**WHAT NEEDS TO BE DONE:** Could you write out these lines again, substituting "white coach" for every "white bus" and leaving everything else unchanged?
━━━ RAW RECORDS ━━━
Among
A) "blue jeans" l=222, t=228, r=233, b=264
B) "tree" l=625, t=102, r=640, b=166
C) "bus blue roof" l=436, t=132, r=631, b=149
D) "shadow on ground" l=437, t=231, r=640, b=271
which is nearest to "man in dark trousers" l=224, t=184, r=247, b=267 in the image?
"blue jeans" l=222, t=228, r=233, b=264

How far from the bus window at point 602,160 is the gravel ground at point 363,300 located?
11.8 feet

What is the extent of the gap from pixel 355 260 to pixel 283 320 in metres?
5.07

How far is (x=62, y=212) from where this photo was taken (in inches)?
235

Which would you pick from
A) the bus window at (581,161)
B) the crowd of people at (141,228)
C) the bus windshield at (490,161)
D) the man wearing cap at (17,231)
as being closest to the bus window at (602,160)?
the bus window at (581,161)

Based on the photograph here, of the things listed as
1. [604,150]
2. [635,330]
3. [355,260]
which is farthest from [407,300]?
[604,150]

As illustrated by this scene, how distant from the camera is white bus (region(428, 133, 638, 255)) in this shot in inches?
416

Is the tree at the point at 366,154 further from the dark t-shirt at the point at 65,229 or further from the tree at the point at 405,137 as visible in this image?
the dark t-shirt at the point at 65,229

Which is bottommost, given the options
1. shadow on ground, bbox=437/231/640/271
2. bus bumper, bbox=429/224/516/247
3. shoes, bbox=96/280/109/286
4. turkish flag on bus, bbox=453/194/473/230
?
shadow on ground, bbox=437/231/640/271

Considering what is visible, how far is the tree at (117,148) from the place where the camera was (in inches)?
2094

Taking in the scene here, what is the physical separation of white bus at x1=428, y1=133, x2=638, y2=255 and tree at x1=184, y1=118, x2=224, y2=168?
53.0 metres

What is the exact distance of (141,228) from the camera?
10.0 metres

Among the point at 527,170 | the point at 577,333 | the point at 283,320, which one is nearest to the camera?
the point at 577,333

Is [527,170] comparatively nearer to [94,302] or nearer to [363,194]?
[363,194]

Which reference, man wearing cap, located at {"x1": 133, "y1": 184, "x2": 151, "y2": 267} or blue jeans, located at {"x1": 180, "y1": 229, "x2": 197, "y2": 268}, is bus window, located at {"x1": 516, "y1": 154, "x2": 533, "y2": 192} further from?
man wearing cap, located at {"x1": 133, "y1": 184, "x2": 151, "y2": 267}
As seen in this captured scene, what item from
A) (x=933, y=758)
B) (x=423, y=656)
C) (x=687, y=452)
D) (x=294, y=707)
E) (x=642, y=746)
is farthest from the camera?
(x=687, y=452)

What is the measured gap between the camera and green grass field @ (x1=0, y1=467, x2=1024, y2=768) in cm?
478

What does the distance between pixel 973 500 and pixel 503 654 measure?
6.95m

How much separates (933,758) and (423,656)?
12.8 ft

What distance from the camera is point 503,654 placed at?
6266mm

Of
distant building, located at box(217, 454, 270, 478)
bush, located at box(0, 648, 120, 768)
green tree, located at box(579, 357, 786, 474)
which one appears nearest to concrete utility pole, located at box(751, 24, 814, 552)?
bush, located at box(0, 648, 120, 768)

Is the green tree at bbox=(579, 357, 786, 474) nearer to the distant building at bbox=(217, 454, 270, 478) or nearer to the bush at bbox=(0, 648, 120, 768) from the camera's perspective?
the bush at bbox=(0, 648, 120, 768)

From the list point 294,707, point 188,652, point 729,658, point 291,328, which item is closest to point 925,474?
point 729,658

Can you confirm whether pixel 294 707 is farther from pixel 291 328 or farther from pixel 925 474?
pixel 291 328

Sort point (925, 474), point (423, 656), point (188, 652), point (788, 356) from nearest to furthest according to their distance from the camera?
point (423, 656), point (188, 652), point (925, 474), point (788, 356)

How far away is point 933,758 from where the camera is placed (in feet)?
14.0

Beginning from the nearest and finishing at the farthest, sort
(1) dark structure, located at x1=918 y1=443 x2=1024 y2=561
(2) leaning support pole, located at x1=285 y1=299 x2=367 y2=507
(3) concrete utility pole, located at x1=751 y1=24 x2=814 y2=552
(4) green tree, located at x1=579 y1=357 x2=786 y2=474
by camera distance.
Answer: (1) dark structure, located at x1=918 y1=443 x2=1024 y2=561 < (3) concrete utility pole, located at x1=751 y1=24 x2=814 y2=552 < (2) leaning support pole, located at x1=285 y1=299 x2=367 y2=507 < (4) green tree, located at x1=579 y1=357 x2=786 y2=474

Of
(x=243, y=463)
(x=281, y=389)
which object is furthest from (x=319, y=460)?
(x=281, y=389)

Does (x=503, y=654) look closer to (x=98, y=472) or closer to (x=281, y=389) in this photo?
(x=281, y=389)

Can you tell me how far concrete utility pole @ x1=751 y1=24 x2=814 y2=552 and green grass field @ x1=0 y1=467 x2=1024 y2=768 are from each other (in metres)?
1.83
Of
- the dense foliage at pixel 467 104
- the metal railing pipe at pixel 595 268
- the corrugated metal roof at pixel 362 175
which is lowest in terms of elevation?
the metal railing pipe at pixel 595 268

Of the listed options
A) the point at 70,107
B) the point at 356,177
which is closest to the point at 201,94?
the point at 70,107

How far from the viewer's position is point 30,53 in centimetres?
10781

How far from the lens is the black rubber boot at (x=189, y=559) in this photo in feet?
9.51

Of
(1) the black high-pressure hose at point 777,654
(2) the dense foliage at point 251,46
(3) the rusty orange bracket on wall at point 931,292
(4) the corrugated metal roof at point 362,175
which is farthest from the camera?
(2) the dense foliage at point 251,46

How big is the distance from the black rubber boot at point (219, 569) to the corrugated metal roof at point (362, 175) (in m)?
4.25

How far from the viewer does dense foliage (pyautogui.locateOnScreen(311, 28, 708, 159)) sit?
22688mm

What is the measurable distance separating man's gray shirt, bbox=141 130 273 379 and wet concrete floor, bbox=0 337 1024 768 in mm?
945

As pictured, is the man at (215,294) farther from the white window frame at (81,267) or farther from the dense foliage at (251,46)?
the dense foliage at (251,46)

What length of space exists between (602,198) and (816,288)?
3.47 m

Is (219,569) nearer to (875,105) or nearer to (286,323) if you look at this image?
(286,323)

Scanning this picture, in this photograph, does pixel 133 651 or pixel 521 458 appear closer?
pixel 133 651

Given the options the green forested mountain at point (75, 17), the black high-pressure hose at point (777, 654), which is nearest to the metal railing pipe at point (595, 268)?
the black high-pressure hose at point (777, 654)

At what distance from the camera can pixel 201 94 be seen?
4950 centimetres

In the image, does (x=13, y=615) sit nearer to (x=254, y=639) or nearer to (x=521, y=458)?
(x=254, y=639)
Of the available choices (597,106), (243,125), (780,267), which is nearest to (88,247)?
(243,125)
━━━
**PROBLEM SOLUTION:**
Among
A) "blue jeans" l=222, t=228, r=233, b=264
B) "tree" l=625, t=102, r=640, b=166
C) "bus blue roof" l=436, t=132, r=631, b=149
D) "shadow on ground" l=437, t=231, r=640, b=271
which is nearest to "man in dark trousers" l=224, t=184, r=247, b=267 in the image?
"blue jeans" l=222, t=228, r=233, b=264

How far from the bus window at point 602,160 is the gravel ground at point 363,300 located?
11.8 feet

What is the extent of the gap from pixel 355 260 to pixel 283 320 in metres?
5.07

How far is (x=62, y=212) from where this photo was taken (in inches)?
235

Which would you pick from
A) the bus window at (581,161)
B) the crowd of people at (141,228)
C) the bus windshield at (490,161)
D) the man wearing cap at (17,231)
as being closest to the bus window at (602,160)?
the bus window at (581,161)

Based on the photograph here, of the things listed as
1. [604,150]
2. [635,330]
3. [355,260]
which is farthest from [407,300]?
[604,150]

As illustrated by this scene, how distant from the camera is white coach (region(428, 133, 638, 255)) in this shot in inches?
416

Is the tree at the point at 366,154 further from the dark t-shirt at the point at 65,229 or further from the tree at the point at 405,137 as visible in this image?
the dark t-shirt at the point at 65,229

Which is bottommost, given the options
1. shadow on ground, bbox=437/231/640/271
2. bus bumper, bbox=429/224/516/247
3. shoes, bbox=96/280/109/286
4. turkish flag on bus, bbox=453/194/473/230
?
shadow on ground, bbox=437/231/640/271

Considering what is visible, how far is the tree at (117,148) from the place where the camera was (in inches)?
2094

Taking in the scene here, what is the physical separation of white coach at x1=428, y1=133, x2=638, y2=255 and tree at x1=184, y1=118, x2=224, y2=168?
53.0 metres

What is the exact distance of (141,228) from the camera?
10.0 metres

Among the point at 527,170 | the point at 577,333 | the point at 283,320, which one is nearest to the camera?
the point at 577,333

Is [527,170] comparatively nearer to [94,302] or nearer to [363,194]?
[363,194]

Which reference, man wearing cap, located at {"x1": 133, "y1": 184, "x2": 151, "y2": 267} or blue jeans, located at {"x1": 180, "y1": 229, "x2": 197, "y2": 268}, is bus window, located at {"x1": 516, "y1": 154, "x2": 533, "y2": 192} further from?
man wearing cap, located at {"x1": 133, "y1": 184, "x2": 151, "y2": 267}
As seen in this captured scene, what item from
A) (x=933, y=758)
B) (x=423, y=656)
C) (x=687, y=452)
D) (x=294, y=707)
E) (x=642, y=746)
is farthest from the camera?
(x=687, y=452)

What is the measured gap between the camera and green grass field @ (x1=0, y1=467, x2=1024, y2=768) in cm?
478

What does the distance between pixel 973 500 and pixel 503 654 measure?
6.95m

How much separates (933,758) and (423,656)?
12.8 ft

What distance from the camera is point 503,654 placed at?
6266mm

Of
distant building, located at box(217, 454, 270, 478)
bush, located at box(0, 648, 120, 768)
green tree, located at box(579, 357, 786, 474)
which one appears nearest to concrete utility pole, located at box(751, 24, 814, 552)?
bush, located at box(0, 648, 120, 768)

Is the green tree at bbox=(579, 357, 786, 474) nearer to the distant building at bbox=(217, 454, 270, 478) or nearer to the bush at bbox=(0, 648, 120, 768) from the camera's perspective?
the bush at bbox=(0, 648, 120, 768)

From the list point 294,707, point 188,652, point 729,658, point 291,328, which item is closest to point 925,474?
point 729,658

Can you confirm whether pixel 294 707 is farther from pixel 291 328 or farther from pixel 925 474?
pixel 291 328

Sort point (925, 474), point (423, 656), point (188, 652), point (788, 356) from nearest to furthest according to their distance from the camera?
point (423, 656), point (188, 652), point (925, 474), point (788, 356)

How far away is point 933,758 from where the camera is placed (in feet)?
14.0

Beginning from the nearest and finishing at the farthest, sort
(1) dark structure, located at x1=918 y1=443 x2=1024 y2=561
(2) leaning support pole, located at x1=285 y1=299 x2=367 y2=507
(3) concrete utility pole, located at x1=751 y1=24 x2=814 y2=552
(4) green tree, located at x1=579 y1=357 x2=786 y2=474
by camera distance.
Answer: (1) dark structure, located at x1=918 y1=443 x2=1024 y2=561 < (3) concrete utility pole, located at x1=751 y1=24 x2=814 y2=552 < (2) leaning support pole, located at x1=285 y1=299 x2=367 y2=507 < (4) green tree, located at x1=579 y1=357 x2=786 y2=474

Of
(x=243, y=463)
(x=281, y=389)
which object is furthest from (x=319, y=460)?
(x=281, y=389)

Does (x=503, y=654) look closer to (x=98, y=472) or closer to (x=281, y=389) in this photo?
(x=281, y=389)

Can you tell me how far concrete utility pole @ x1=751 y1=24 x2=814 y2=552 and green grass field @ x1=0 y1=467 x2=1024 y2=768 are from each other (in metres)?
1.83
Of
- the dense foliage at pixel 467 104
- the metal railing pipe at pixel 595 268
- the corrugated metal roof at pixel 362 175
which is lowest in terms of elevation?
the metal railing pipe at pixel 595 268

Of the listed options
A) the point at 70,107
B) the point at 356,177
which is closest to the point at 201,94?
the point at 70,107

How far from the viewer's position is point 30,53 in centimetres?
10781

How far from the lens is the black rubber boot at (x=189, y=559) in this photo in feet?
9.51

Of
(1) the black high-pressure hose at point 777,654
(2) the dense foliage at point 251,46
(3) the rusty orange bracket on wall at point 931,292
(4) the corrugated metal roof at point 362,175
which is farthest from the camera?
(2) the dense foliage at point 251,46

How big is the distance from the black rubber boot at point (219, 569) to the corrugated metal roof at point (362, 175) (in m)?
4.25

How far from the viewer does dense foliage (pyautogui.locateOnScreen(311, 28, 708, 159)) sit?
22688mm

What is the measurable distance separating man's gray shirt, bbox=141 130 273 379 and wet concrete floor, bbox=0 337 1024 768 in mm?
945

As pictured, is the man at (215,294) farther from the white window frame at (81,267) or farther from the dense foliage at (251,46)?
the dense foliage at (251,46)

What length of space exists between (602,198) and (816,288)?
3.47 m

Is (219,569) nearer to (875,105) or nearer to (286,323) if you look at this image?
(286,323)

Scanning this picture, in this photograph, does pixel 133 651 or pixel 521 458 appear closer?
pixel 133 651

Given the options the green forested mountain at point (75, 17), the black high-pressure hose at point (777, 654), which is nearest to the metal railing pipe at point (595, 268)?
the black high-pressure hose at point (777, 654)

At what distance from the camera can pixel 201 94 be seen?
4950 centimetres

In the image, does (x=13, y=615) sit nearer to (x=254, y=639) or nearer to (x=521, y=458)?
(x=254, y=639)
Of the available choices (597,106), (243,125), (780,267), which is nearest to (88,247)?
(243,125)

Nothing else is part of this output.